Here we encountered small fish eager to take dry flies, which made Luke happy and me relieved. I handed the rod to nine-year-old Marika and sat back to watch the fun. The fish were close, so she could make short, easy casts and coax trout after trout to a #14 caddis. She smiled and giggled for most of the next two hours.
These were the beautiful moments. Luke yelling when a fish rose to his fly. Marika shrieking with wide eyes and a smile as big as the day. A warm sun. A cold, blue river. A girl with her feet in the water and eyes intent on a drifting fly, making crazy casts and tangling her line, taking breaks to sit on a rock to watch her brother and the clouds and the sky.
I stressed to Luke the importance of barbless hooks and careful fish handling with wet hands. Being 14 years old, he wanted to admire and study each trout he landed. This offered a good lesson not only in fish but also fish empathy and respect—for a poor captured fish, I reminded him, each second out of water is a second of suffocation.

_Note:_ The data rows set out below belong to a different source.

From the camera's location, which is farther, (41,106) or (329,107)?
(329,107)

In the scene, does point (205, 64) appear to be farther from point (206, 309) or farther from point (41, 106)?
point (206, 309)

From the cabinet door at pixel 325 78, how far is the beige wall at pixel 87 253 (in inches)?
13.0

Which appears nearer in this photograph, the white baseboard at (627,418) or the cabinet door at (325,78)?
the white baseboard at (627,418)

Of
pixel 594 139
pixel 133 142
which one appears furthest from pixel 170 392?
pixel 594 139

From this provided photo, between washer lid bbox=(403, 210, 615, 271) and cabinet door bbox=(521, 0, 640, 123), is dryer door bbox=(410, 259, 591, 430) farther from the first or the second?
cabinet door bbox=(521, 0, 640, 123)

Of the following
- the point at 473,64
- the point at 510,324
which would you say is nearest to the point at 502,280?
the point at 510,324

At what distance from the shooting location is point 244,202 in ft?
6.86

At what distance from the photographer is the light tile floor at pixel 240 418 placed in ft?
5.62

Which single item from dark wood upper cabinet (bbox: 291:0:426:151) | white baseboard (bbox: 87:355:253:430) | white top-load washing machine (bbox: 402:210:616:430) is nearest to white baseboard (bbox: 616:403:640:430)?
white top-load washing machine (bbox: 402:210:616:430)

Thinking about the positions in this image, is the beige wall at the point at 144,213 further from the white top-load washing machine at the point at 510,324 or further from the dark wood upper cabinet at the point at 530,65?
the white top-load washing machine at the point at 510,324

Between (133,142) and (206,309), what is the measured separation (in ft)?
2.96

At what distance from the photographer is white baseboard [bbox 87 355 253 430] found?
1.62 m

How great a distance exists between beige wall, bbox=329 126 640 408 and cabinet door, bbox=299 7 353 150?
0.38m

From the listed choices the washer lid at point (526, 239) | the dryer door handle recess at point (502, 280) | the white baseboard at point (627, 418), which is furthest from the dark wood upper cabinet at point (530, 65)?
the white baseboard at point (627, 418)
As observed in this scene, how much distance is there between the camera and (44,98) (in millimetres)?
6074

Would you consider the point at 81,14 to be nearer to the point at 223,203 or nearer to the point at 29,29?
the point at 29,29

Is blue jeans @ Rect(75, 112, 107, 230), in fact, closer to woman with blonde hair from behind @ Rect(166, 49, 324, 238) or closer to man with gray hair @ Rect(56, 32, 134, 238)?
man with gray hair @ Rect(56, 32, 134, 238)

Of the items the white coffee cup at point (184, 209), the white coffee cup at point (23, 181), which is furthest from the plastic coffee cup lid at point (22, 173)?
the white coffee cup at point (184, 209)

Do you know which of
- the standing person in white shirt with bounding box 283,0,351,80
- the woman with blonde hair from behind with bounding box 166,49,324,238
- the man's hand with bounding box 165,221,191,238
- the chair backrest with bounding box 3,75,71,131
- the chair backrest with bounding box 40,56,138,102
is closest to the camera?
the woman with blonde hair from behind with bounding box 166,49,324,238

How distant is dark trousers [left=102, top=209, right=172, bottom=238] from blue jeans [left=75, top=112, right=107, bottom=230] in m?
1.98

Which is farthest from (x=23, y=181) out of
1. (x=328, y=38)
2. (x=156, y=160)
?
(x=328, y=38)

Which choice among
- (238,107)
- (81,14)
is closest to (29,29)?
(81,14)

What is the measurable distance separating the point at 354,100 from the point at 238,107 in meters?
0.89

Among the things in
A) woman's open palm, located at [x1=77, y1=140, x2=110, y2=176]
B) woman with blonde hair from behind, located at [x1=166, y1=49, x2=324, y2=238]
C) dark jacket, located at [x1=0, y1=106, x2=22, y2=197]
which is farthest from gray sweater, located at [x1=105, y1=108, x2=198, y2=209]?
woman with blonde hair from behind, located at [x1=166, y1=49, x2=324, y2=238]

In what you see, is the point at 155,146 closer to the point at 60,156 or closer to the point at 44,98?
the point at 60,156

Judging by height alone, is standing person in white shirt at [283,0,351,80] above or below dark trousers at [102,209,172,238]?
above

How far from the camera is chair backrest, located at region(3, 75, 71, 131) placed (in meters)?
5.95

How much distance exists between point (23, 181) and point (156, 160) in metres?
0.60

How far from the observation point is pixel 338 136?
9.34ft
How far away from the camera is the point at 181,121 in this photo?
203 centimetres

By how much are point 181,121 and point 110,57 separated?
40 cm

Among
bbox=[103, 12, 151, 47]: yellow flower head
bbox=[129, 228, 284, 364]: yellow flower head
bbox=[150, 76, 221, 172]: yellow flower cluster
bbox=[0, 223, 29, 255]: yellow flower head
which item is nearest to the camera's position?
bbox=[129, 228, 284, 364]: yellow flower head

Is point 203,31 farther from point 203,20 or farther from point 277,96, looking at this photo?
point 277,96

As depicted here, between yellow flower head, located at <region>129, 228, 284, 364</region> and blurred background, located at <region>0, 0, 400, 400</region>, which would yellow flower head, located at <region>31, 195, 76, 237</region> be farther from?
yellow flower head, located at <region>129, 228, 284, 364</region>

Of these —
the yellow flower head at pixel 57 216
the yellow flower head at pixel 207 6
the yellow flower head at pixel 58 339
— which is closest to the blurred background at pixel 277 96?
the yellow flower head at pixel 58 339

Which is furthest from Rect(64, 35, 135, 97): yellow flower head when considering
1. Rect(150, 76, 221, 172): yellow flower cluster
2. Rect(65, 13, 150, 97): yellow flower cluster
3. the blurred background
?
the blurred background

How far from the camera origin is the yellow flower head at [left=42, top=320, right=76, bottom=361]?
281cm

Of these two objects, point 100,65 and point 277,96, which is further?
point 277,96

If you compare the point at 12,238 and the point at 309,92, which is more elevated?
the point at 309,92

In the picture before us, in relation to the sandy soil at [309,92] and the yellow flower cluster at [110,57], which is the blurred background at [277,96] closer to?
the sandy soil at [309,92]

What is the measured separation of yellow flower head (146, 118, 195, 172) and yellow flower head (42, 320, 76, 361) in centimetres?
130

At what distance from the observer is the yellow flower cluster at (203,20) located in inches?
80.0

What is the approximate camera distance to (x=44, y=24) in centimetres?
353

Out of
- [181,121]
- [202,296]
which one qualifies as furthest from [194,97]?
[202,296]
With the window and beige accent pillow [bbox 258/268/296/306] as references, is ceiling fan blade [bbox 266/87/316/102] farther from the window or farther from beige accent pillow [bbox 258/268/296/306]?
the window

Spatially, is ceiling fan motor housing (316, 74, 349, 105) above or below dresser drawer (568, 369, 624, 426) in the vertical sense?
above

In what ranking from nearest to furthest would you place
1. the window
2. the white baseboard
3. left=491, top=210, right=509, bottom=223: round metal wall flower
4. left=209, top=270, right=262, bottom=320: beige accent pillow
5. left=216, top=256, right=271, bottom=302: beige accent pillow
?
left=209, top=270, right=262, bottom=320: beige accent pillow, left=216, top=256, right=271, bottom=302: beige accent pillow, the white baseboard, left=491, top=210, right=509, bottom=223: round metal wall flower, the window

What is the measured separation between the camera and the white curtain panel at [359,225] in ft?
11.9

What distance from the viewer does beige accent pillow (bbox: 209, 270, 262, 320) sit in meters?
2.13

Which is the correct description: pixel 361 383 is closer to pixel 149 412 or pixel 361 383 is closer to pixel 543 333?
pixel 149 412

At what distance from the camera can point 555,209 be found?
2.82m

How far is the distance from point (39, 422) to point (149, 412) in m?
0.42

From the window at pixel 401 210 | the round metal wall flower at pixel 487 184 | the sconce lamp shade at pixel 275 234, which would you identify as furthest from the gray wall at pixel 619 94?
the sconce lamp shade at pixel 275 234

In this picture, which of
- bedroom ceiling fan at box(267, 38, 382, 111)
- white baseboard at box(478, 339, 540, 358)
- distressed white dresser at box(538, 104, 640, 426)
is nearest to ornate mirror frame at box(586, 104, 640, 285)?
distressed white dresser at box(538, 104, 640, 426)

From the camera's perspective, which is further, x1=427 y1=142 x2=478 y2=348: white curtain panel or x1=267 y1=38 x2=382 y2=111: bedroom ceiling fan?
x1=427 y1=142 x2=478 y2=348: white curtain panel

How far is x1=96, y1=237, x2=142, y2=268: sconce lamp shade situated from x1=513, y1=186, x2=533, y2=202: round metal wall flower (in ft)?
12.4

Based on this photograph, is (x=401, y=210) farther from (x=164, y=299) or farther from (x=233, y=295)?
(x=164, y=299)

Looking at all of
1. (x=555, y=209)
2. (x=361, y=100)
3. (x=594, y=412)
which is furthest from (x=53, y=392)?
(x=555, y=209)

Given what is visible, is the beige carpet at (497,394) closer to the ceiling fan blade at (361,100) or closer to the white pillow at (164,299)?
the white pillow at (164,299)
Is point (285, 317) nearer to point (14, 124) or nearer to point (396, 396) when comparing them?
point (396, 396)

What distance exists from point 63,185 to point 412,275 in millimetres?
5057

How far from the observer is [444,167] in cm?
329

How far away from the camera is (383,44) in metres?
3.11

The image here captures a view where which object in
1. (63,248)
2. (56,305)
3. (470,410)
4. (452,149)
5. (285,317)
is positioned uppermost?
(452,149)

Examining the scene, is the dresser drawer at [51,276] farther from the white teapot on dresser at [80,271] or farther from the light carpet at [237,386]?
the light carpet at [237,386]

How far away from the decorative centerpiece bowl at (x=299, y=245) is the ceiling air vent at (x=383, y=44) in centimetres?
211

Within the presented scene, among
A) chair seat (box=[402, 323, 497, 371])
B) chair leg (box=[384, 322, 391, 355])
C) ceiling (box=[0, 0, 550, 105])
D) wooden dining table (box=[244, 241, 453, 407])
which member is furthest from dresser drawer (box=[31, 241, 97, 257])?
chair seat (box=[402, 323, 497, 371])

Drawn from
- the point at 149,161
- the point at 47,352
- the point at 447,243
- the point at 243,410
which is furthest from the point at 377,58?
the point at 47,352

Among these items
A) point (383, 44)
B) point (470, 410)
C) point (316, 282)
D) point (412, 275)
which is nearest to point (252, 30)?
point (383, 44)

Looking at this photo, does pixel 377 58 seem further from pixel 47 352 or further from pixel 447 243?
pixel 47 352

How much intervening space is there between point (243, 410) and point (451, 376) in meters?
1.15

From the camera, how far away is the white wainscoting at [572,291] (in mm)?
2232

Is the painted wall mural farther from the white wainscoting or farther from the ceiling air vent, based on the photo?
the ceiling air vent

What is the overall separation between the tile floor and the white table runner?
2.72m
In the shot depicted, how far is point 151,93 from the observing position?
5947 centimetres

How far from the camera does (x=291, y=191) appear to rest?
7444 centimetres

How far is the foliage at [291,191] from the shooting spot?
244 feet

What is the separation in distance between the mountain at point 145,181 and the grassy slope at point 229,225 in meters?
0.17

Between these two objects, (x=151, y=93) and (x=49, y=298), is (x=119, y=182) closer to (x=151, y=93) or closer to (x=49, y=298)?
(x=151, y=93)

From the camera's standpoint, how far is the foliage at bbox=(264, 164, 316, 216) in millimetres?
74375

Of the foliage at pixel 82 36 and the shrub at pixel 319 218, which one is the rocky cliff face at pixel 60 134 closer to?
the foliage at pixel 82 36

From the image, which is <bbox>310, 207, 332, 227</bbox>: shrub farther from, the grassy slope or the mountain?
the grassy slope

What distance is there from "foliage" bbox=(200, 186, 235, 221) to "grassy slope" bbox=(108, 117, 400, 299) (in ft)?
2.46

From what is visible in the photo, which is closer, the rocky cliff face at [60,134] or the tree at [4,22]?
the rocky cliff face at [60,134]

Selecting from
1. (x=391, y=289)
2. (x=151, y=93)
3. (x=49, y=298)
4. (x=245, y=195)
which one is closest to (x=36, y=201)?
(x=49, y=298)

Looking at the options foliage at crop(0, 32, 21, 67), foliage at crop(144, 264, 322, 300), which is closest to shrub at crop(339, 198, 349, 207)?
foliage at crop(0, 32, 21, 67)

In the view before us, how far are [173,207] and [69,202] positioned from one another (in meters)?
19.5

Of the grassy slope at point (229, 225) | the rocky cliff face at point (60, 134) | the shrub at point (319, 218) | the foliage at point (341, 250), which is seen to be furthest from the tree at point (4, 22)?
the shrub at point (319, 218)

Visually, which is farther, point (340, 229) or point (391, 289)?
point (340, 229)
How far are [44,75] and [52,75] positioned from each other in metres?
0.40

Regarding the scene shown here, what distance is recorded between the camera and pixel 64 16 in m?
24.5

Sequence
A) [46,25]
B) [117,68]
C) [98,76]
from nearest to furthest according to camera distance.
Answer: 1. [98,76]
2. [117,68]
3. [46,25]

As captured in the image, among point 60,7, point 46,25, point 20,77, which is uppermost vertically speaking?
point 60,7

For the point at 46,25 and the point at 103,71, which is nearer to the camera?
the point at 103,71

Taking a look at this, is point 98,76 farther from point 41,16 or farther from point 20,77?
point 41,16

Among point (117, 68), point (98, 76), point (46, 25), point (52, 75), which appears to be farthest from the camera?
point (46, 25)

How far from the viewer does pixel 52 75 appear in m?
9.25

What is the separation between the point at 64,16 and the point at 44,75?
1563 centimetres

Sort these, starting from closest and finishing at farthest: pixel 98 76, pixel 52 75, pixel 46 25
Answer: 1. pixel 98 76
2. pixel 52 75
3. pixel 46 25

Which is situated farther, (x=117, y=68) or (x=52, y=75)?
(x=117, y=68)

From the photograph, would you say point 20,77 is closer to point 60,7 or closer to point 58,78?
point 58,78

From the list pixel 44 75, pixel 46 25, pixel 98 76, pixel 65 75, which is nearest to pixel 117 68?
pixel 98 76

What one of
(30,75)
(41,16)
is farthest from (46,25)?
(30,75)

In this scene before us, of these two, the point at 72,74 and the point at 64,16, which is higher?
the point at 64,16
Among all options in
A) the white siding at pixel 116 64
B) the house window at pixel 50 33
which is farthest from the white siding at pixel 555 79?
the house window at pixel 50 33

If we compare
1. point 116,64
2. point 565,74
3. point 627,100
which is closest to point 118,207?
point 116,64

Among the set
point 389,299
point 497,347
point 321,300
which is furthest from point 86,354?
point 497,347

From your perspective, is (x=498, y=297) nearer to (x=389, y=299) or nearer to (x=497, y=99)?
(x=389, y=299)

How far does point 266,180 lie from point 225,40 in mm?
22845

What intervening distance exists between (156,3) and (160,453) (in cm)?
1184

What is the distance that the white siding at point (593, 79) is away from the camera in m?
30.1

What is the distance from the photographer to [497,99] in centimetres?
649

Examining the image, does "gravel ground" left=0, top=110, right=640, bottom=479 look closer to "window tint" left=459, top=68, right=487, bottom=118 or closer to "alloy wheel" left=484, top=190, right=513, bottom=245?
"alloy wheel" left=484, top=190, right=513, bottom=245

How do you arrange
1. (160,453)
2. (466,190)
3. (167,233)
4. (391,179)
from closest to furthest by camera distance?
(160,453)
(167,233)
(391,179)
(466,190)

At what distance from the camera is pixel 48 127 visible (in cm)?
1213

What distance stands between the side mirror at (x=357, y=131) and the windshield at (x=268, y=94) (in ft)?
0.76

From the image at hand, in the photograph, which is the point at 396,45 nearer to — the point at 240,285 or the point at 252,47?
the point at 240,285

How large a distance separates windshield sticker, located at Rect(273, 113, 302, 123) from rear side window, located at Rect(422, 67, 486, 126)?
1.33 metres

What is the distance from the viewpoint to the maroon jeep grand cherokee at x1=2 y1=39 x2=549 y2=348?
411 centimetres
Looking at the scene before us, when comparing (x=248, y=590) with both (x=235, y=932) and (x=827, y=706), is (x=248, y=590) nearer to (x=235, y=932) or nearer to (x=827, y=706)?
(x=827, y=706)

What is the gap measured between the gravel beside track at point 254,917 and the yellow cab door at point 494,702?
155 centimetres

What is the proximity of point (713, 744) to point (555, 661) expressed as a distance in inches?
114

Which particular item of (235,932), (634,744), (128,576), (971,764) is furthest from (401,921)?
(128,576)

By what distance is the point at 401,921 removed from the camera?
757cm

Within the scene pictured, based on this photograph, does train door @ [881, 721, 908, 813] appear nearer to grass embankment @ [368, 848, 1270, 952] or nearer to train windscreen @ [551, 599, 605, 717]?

Later we were joined by Margo and Jake, with his leg numbed and bandaged, a bag of chips in his hand and ready for the next adventure. Oh, the beautiful resilience of kids. And somehow, amidst the fish and the fun, we had slipped into late afternoon. It was time to call it a day, one that I will remember for what it reminded me about the pure joy of childhood and simple adventures in nature. For the kids, I hope the day etched a memory or two that might last into adulthood, and I hope also a enduring love for rivers and fish and wild places.